第267回 政治家同士の献金授受や企業・団体献金を完全禁止せよ!

Facebook 2020.12.17

 去る12月14日は267回目の街頭演説。肌を突き刺すような寒さと闘うこととなりました。テーマは政治とカネについてです。

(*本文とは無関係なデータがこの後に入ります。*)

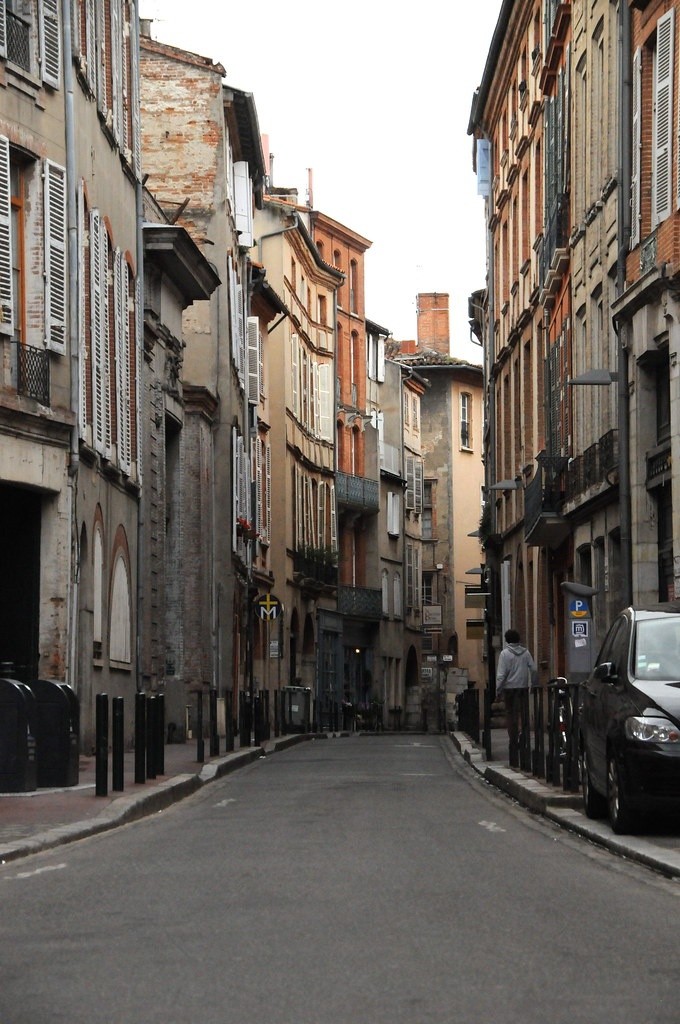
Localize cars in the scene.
[577,601,680,835]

 公職選挙法の買収で起訴された河井案里被告に対し、去る12月15日、東京地裁において検察側が懲役1年6ヶ月を求刑。年明けにも判決が下される見通しとなりました。自身の選挙戦勝利のため夫・克行元法相と結託して、票をお金で買った大規模な贈収賄事件です。
 これに伴い、安芸大田町長、三原市長、安芸高田市長、府中町議会議員、北広島町議会議長、安芸高田市議会の3議員が辞職に追い込まれています。加えて呉市議会と江田島市議会では、議員辞職勧告決議が採択されています。
 また、某広島県議会議員は河井陣営のみならず、溝手陣営からも収支報告書に記載はあるも政治献金を受けていたことが判明。更にその県議(けんぎ)は、自らが過去参院選に出馬した際に溝手氏側にヤミ献金をしていた嫌疑(けんぎ)もかけられました。
 更には、河井克行代議士に資金援助していた福山市に本社を置く鶏卵生産会社「アキタフーズ」を検察が家宅捜索。その関連で、同グループ元代表が当時の吉川貴盛農相に大臣室で500万円の賄賂を手渡したことが、最近表面化しました。これは政治資金規正法に基づく収支報告書に未記載であったことから、違法献金となります。この賄賂の趣旨は、アニマルウェルフェア(動物福祉)の国際基準から逃れたいことと、経営不振に陥った際に損失補償する「鶏卵生産者経営安定対策事業」の制度化を望む鶏卵業界の意向を代弁していたとされました。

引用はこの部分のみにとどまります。